Eggless orange cake – Using custard as a substitute

A lot of ‘western’ recipes for cakes, cookies and pies contain eggs. But if you don’t eat eggs, no matter the reason, that can be quite a challenge. In most recipes you can’t just leave out the eggs. Eggs tends to have several roles in the recipe and thus will have to be replaced properly.

Good thing there are plenty of cultures where eggs don’t play such a prevalent role in cooking and baking. One of those is the vegetarian Indian cuisine. Most Indian vegetarians don’t eat eggs (whereas in the Netherlands most vegetarians do eat eggs, a lot of meat replacers actually contain eggs here!). So when looking for an eggless cake recipe the other day, the blog vegrecipesofindia proved to have a smart simple solution resulting in this eggless orange cake.

Why eggs are used in cakes

Eggs generally aren’t added to cakes just for flavour, they tend to play an important role in getting the desired structure of a cake, but also in the colour and mouthfeel of a cake.

Structure of cake & eggs

As we’ve seen in several other applications (e.g. French toast or Macaroni pie) eggs contain proteins that will set and firm up when heated. The high heat permanently changes the structure of the egg proteins, causing them to unfold. This structural change can help a cake batter to become firm upon baking. It will help a cake batter to keep it’s structure as well and prevent it from collapsing again after the cake comes out of the oven.

Influence of eggs on colour

Besides the contribution to structure, eggs can impact the colour of your cake, mostly thanks to the egg yolk. The exact colour will depend on the egg you use, but dark orange eggs will definitely give a more yellowish/orange cake than bland egg yolks.

Mouthfeel & taste

Mouthfeel and taste are also different in a cake with eggs. The egg yolk especially, contains a lot of fats. These fats will enrich your cake, just like butter and fats do. A cake without butter (or oil) and eggs will look more like a sweet bread. The structure will be a lot drier.
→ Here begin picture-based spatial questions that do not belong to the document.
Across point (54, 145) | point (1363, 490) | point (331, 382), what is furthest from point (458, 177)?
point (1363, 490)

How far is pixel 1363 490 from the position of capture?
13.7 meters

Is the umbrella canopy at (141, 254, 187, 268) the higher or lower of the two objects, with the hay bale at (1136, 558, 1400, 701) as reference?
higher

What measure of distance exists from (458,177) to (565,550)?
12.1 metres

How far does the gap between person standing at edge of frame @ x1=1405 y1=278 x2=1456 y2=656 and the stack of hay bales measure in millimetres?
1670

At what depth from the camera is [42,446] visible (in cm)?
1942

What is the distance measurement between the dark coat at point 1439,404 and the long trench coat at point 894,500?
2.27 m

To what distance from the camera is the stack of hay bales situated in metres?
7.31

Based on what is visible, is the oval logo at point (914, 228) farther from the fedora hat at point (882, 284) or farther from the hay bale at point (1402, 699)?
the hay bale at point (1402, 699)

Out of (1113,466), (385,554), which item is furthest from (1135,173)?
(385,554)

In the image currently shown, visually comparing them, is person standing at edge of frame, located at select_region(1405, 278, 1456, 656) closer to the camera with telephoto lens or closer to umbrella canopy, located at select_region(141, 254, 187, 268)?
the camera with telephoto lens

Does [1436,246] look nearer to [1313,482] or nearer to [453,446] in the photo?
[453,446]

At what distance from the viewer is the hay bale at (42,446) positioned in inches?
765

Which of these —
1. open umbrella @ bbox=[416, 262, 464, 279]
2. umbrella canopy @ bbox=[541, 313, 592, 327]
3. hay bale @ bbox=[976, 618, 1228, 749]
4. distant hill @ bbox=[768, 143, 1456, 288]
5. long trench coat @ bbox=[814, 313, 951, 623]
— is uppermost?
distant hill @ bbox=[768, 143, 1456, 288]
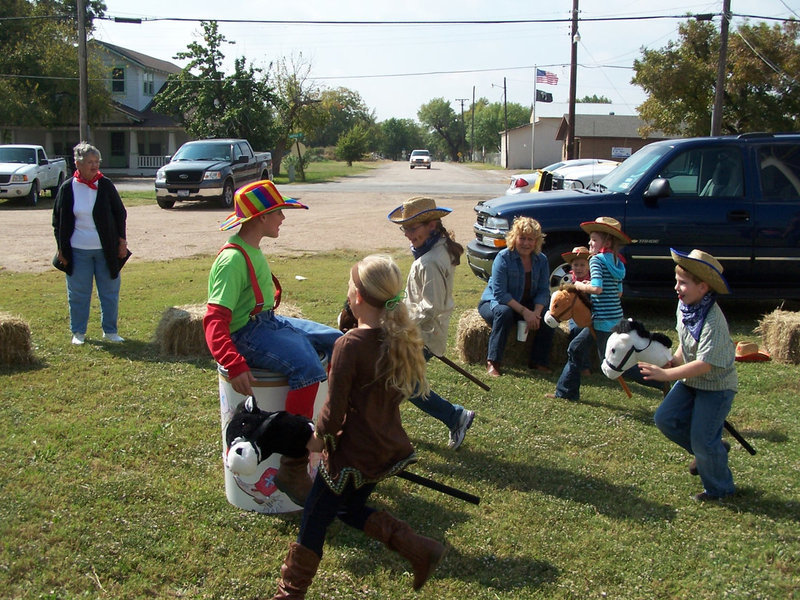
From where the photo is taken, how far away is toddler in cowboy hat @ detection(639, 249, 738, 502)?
4.07 metres

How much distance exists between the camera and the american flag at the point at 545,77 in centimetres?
4656

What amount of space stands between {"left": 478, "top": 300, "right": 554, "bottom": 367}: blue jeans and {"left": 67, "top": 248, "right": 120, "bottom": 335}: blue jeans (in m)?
3.71

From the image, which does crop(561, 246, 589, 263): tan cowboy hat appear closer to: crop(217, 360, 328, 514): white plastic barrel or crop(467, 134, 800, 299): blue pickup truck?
crop(467, 134, 800, 299): blue pickup truck

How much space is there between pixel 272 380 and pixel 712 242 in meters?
6.39

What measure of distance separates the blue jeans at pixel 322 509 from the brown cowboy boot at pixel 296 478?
27 cm

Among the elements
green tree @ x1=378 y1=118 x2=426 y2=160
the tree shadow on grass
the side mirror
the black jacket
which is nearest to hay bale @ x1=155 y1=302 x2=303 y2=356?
the black jacket

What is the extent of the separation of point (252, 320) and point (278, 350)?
262mm

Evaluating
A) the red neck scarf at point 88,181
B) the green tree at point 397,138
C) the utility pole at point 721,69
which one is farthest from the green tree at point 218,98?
the green tree at point 397,138

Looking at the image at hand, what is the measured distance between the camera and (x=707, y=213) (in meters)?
8.61

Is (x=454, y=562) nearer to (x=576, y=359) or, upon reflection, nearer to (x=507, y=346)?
(x=576, y=359)

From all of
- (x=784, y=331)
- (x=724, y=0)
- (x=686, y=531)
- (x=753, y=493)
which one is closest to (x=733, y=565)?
(x=686, y=531)

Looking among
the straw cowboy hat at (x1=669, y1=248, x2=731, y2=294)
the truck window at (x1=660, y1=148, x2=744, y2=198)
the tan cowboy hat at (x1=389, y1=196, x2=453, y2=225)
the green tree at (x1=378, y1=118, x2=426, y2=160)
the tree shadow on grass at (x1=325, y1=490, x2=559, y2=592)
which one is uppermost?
the green tree at (x1=378, y1=118, x2=426, y2=160)

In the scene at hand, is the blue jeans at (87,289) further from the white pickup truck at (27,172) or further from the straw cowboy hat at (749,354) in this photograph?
the white pickup truck at (27,172)

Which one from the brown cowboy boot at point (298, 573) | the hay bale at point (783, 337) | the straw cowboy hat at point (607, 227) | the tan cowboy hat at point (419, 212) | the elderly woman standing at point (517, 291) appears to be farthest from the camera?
the hay bale at point (783, 337)
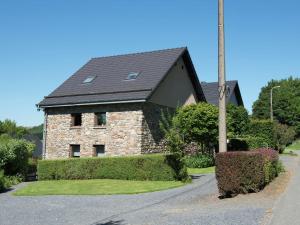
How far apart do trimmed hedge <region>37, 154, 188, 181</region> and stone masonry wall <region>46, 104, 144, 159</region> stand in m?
4.64

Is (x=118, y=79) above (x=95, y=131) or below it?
above

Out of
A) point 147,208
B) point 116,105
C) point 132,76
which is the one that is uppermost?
point 132,76

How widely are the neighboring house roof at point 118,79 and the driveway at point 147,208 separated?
37.2 ft

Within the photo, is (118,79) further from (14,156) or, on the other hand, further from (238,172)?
(238,172)

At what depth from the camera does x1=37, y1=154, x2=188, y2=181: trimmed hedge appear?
19697mm

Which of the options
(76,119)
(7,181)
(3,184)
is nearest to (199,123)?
(76,119)

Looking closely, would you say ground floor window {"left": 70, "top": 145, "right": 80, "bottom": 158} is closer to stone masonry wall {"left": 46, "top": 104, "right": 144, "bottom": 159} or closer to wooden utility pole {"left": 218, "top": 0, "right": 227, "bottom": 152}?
stone masonry wall {"left": 46, "top": 104, "right": 144, "bottom": 159}

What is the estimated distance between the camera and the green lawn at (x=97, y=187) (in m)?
17.5

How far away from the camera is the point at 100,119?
2839 cm

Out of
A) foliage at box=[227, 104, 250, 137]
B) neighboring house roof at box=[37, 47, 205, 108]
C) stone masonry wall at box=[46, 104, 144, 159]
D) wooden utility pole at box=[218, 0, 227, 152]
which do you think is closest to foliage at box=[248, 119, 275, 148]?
foliage at box=[227, 104, 250, 137]

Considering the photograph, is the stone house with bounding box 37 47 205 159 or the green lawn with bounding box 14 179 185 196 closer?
the green lawn with bounding box 14 179 185 196

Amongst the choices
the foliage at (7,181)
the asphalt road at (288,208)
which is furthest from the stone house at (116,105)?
the asphalt road at (288,208)

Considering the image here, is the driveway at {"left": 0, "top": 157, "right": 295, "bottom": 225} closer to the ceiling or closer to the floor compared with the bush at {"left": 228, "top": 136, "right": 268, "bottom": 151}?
closer to the floor

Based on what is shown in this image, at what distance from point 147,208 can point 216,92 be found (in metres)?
34.5
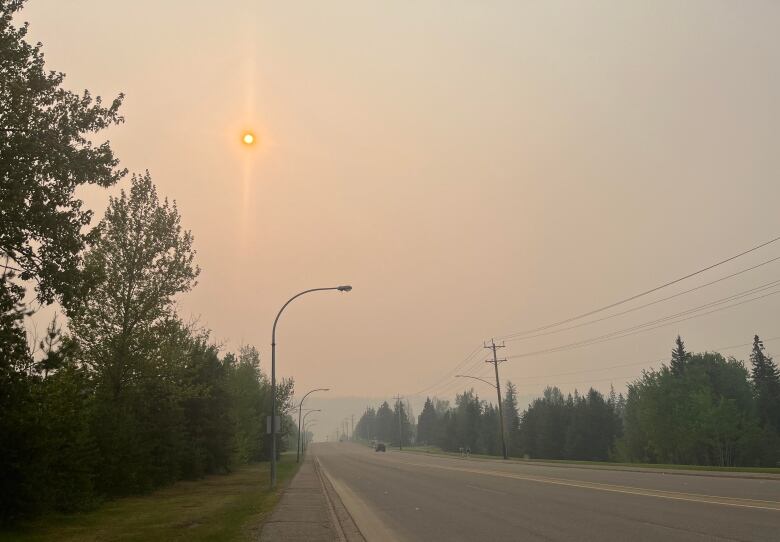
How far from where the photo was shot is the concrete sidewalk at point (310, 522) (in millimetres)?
12945

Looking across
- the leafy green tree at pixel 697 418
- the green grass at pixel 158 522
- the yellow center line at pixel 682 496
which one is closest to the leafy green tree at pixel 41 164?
the green grass at pixel 158 522

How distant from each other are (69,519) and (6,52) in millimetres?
14691

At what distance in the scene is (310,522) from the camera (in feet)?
50.4

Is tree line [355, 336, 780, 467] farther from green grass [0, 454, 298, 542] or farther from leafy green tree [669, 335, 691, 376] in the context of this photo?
green grass [0, 454, 298, 542]

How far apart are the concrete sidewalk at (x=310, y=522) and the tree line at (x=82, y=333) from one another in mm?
7638

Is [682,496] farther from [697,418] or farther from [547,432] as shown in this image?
[547,432]

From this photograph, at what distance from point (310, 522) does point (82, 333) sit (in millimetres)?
19602

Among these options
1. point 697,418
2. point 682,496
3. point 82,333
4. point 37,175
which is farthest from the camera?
point 697,418

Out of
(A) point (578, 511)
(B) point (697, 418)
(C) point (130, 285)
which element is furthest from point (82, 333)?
(B) point (697, 418)

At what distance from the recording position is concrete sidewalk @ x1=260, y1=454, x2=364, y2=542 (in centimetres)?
1295

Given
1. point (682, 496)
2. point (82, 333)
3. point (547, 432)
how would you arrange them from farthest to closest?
point (547, 432) → point (82, 333) → point (682, 496)

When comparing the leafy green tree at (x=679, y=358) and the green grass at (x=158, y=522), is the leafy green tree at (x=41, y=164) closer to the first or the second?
the green grass at (x=158, y=522)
Why whisk egg whites for cakes?

These basic roles of eggs in cakes are sometimes augmented by using the eggs in a specific way. The most simple way to add the eggs is just by mixing in the whole egg. However, you will often find recipes where the eggs are split, the white and yolk are added separately.

One way is to whip the egg whites and create a foam which is then gently folded in the batter. Recipes will tend to ask you to only whip the egg whites, without any egg yolk. There is a good reason for doing so, don’t neglect this advice. An egg white can be made into a foam quite easily because the proteins in the egg white will align themselves alongside the air bubbles. However, once there are fat bubbles in there, the proteins will also align alongside the fat. As a result, they become a lot worse in stabilizing those air bubbles. Your foam will be significantly smaller in size when an egg yolk is present in the egg white!

As we mentioned above, egg proteins will set during baking. So by folding an egg white foam through the cake batter does two things. First of all it introduces air bubbles in the cake, the cake will be light and airy. Second of all, since these egg whites surrounding the air bubbles will cook and set, the egg whites don’t only serve to add the air, but also to keep it fixed.

Substituting eggs in cakes

Now that we know the roles of eggs, let’s look at how we can substitute those eggs in a cake. Those cakes made with a whipped egg white are hard to make without eggs, but cakes that just contain eggs for structure, colour and flavour can be made without eggs.

You should be looking for something that also helps to thicken and set the cake. Common alternatives are starches. Earlier we substituted eggs in ice cream by custard powder. That is also what we’ll do for this cake and you won’t notice the difference.

Starches can also bind water and thicken up a batter, that way giving structure to a cake. On the other hand, they cannot be whipped up in a light and airy foam as easily.

Eggless orange cake recipe

This recipe proves how easy it is to bake a cake, more specifically, an eggless cake! If you’d like to understand how to make this cake taste like orange, have a look at our posts on orange zest and orange zest extracts (in case you don’t have any fresh oranges).

Eggless orange cake
 
Prep time
Cook time
Total time
 
Author:
Recipe type: cake
Serves: 10-12 portions
Ingredients
  • 150g flour (or finely sieved whole wheat flour, atta)
  • ½ tsp baking powder
  • ½ tsp baking soda
  • pinch of salt
  • juice of three oranges (210ml juice)
  • 110g sugar (light brown cane sugar is what I used)
  • 60g butter
  • zest of ½-1 orange (or 2 tbsp orange zest extract)
  • 1 tbsp custard powder
Instructions
  1. Mix the ingredients of the cake into a clumpless batter.
  2. Bake in a cake pan in a pre-heated oven at 160C for 35 min.